■ Interview mit Eduardo Galeano zum internationalen Zapatista-Kongreß in Chiapas und dem Wandel der Linken
: Keine revolutionären Statuen mehr

taz: Tausende von Menschen aus über vierzig Ländern der Welt sind zur intergalaktischen Allianz „gegen den Neoliberalismus“ ins entlegene Chiapas gereist. Was ist Ihr Eindruck von dieser wundersamen Inszenierung der Zapatisten?

Eduardo Galeano: Mein erster Eindruck ist, daß es hier wie beim Turmbau zu Babel zugeht: alle Sprachen der Welt werden gleichzeitig gesprochen. Und all diesen Sprachen sind ein paar Worte gemein, Worte wie Gerechtigkeit, Solidarität oder Identität, aber auch algeria, Fröhlichkeit. Natürlich klingen einige dieser Worte sehr abgenutzt und diskreditiert, viel Schindluder ist mit ihnen getrieben worden, oder sie werden am Ende des 20. Jahrhunderts schlicht und einfach nicht mehr gebraucht.

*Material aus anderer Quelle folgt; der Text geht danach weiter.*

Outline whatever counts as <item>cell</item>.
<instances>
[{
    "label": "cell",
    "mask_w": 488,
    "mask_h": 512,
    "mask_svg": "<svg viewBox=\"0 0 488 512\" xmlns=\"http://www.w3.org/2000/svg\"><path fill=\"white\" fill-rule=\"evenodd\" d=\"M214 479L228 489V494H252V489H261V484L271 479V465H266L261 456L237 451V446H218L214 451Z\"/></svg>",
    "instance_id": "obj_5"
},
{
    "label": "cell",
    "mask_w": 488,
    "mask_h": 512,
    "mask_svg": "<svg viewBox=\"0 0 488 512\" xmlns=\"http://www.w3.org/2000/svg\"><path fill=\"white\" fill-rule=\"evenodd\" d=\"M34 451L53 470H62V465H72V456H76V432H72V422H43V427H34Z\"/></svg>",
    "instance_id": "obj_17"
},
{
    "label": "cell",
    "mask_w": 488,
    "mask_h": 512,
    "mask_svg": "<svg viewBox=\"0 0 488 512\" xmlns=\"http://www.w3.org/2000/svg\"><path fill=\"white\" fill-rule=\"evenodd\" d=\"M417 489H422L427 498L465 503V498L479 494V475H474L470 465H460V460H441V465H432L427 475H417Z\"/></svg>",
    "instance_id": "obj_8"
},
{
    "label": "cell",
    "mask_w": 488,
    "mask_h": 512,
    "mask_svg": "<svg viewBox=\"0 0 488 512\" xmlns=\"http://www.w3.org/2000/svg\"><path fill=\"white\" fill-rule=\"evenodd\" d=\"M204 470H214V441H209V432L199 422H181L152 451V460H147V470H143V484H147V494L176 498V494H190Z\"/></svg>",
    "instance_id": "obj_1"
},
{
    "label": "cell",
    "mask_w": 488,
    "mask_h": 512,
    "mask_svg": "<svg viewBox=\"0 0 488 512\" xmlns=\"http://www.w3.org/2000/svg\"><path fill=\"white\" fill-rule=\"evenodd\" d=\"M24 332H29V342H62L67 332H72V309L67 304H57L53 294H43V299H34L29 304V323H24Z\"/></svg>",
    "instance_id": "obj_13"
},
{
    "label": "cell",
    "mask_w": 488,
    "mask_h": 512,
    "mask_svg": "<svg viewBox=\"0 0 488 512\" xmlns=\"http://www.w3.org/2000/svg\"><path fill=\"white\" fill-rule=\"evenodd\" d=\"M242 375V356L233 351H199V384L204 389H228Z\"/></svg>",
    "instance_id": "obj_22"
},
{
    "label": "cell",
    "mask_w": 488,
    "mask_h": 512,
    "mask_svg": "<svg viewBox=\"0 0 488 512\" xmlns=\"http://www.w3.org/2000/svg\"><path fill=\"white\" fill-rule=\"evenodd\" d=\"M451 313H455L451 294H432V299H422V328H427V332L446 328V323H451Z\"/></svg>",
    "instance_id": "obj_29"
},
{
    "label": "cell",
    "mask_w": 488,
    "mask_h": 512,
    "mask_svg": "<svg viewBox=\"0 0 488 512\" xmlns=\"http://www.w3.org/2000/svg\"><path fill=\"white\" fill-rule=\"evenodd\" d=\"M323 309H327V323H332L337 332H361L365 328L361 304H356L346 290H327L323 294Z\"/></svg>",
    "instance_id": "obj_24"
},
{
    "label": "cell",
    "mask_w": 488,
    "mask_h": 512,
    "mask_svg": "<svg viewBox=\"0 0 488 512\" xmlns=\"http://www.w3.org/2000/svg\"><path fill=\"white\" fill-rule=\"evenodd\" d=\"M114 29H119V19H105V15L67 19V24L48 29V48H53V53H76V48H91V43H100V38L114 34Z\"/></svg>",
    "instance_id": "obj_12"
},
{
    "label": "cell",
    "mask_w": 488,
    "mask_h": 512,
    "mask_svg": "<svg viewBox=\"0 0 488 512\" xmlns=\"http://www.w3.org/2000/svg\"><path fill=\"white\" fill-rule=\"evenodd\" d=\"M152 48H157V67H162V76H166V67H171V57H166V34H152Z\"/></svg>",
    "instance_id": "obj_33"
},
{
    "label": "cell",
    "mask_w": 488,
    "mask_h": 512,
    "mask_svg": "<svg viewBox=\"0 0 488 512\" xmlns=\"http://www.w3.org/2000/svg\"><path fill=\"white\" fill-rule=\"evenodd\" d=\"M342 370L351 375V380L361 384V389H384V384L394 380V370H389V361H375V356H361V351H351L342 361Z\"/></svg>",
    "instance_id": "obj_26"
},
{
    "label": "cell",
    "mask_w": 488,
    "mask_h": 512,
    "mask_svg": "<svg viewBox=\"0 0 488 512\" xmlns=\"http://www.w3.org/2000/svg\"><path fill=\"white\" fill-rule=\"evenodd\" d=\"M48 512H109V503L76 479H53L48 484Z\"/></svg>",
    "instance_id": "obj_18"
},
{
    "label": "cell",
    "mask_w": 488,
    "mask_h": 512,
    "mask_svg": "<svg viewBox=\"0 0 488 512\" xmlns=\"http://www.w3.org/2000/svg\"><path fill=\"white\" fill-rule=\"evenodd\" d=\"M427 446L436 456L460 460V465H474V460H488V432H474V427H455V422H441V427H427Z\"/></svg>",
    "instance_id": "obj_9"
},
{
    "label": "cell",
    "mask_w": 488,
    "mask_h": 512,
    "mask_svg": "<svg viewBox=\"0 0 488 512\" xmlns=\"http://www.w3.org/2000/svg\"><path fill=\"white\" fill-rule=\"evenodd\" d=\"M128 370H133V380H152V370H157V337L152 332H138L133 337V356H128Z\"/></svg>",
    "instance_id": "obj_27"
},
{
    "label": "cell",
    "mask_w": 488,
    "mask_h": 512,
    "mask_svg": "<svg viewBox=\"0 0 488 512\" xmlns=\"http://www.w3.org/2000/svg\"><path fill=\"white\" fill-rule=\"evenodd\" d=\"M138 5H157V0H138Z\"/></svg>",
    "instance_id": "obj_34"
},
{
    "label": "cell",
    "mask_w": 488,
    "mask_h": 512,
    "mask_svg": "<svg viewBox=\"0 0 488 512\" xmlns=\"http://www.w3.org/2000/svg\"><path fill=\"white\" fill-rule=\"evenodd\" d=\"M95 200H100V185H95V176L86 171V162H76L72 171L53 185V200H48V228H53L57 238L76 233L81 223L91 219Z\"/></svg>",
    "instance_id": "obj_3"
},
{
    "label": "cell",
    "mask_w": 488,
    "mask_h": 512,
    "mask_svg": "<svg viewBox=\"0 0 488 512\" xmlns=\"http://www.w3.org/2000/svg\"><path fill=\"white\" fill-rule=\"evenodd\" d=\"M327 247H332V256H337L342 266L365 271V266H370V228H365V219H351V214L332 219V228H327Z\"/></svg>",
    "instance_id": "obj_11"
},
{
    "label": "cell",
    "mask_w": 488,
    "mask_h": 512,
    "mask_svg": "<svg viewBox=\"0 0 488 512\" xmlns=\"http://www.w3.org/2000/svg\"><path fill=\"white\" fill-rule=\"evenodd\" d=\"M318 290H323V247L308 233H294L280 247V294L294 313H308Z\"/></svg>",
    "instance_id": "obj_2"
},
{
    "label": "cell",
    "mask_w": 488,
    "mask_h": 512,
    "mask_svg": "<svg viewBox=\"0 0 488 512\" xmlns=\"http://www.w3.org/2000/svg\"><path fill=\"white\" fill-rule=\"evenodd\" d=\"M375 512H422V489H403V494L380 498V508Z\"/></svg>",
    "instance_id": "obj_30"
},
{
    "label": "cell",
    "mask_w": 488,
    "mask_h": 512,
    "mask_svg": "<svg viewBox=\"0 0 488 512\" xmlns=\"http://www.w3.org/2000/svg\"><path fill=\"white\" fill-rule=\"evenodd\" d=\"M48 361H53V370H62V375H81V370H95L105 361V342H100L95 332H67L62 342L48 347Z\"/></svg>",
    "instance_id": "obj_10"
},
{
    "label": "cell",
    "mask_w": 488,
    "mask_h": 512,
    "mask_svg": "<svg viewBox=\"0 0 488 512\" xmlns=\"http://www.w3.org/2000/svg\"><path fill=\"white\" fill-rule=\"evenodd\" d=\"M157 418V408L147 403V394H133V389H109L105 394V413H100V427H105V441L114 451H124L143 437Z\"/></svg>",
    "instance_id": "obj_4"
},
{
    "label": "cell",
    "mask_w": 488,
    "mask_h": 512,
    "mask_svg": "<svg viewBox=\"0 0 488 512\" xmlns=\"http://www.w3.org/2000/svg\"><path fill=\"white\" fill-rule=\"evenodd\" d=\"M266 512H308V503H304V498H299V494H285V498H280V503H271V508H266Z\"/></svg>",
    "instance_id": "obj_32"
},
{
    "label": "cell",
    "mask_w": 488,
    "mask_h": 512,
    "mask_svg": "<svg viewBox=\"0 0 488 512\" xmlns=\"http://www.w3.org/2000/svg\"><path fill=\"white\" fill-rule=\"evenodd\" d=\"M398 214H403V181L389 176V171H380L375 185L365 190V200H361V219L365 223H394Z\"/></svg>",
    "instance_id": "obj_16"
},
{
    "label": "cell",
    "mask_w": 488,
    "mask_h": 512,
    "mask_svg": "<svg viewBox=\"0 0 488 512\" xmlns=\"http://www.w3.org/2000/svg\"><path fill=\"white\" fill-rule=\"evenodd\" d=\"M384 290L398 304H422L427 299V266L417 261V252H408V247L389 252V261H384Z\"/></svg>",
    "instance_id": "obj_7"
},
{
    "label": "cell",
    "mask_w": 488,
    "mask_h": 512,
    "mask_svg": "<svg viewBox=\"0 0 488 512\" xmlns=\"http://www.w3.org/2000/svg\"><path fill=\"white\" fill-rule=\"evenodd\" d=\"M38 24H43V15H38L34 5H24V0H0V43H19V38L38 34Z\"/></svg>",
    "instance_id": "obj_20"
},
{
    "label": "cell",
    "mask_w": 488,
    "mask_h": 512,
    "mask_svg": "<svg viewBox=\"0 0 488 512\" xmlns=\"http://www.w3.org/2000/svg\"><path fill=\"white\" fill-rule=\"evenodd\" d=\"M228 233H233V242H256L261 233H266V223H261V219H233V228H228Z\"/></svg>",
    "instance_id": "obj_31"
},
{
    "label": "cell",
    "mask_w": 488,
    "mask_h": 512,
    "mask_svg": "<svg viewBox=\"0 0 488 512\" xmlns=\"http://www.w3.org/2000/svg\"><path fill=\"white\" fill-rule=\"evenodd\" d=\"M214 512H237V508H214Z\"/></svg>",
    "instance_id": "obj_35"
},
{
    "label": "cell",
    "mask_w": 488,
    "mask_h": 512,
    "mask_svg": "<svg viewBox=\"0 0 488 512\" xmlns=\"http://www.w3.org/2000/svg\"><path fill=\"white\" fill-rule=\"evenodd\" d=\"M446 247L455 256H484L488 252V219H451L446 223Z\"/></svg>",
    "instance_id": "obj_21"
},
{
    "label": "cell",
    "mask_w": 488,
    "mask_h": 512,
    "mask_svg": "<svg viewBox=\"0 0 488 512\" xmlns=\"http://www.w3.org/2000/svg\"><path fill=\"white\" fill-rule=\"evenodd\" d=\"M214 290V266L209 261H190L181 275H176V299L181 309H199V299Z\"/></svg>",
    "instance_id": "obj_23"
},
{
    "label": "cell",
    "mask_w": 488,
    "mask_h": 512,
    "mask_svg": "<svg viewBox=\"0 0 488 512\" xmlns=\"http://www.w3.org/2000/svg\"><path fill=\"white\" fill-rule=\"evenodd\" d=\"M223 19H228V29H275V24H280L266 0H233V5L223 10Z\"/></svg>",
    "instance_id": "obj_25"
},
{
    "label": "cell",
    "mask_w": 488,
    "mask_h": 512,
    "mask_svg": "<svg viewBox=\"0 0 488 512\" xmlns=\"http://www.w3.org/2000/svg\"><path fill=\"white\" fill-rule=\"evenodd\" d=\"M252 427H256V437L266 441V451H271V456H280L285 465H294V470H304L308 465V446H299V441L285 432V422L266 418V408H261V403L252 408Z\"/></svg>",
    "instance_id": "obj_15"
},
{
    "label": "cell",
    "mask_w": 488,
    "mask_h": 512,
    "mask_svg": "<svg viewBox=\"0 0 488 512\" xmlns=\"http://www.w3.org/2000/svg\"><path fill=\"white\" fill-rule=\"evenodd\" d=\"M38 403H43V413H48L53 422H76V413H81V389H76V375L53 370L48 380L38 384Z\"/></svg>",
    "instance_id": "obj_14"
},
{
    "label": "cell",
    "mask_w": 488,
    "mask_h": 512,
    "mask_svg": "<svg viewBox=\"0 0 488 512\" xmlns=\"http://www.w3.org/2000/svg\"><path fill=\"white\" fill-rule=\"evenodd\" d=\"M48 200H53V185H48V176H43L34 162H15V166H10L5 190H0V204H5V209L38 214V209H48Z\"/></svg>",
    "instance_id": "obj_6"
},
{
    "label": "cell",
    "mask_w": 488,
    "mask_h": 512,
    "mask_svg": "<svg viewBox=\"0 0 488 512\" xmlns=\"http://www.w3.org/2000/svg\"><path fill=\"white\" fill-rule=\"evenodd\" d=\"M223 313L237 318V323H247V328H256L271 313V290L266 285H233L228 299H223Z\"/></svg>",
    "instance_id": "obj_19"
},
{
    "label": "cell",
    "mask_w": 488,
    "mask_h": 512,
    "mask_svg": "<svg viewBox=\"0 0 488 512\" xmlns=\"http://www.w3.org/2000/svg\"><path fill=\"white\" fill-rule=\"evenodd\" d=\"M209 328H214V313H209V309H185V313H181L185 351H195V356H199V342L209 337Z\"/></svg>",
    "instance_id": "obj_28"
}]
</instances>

Zum Beispiel Gerechtigkeit: Vor noch nicht allzu langer Zeit galt die Armut, und nicht nur unter Linken, noch als Ergebnis von Ungerechtigkeit. In den letzten Jahrzehnten aber sind die Dinge so sehr nach hinten losgegangen, daß Armut heute nur noch als logische Strafe für Ineffizienz erscheint. Treffen wie dieses bedeuten eine Wiedereroberung dieser Begriffe, die alle etwas mit Würde zu tun haben.

Und dabei stört es nicht, daß die meisten hier unter Begriffen wie Demokratie, Würde oder Menschlichkeit ganz unterschiedliche Dinge verstehen?

Wenn alle auf Anhieb das gleiche verstehen würden, das wäre ja nicht zum Aushalten. Das beste an diesem neuen Stimmenkonzert ist doch gerade, daß es sich um eine vielfältige, diverse und widersprüchliche Stimme handelt. Und das ist der Beweis, daß es tatsächlich eine lebendige Stimme ist. Es gibt ja Leute, die sagen, was hat ein Indio aus Chiapas schon mit einem Bewohner von São Paulo gemein? Aber eben diese Diversität ist gerade unser kostbarstes Gut. Es geht also auch um den Respekt vor dem Anderssein. Die Welt ist heute ja nicht nur ungerechter und ungleicher, sie ist auch noch nie so gleichmacherisch gewesen wie heute, so sehr darauf bedacht, die kulturellen Differenzen auszulöschen.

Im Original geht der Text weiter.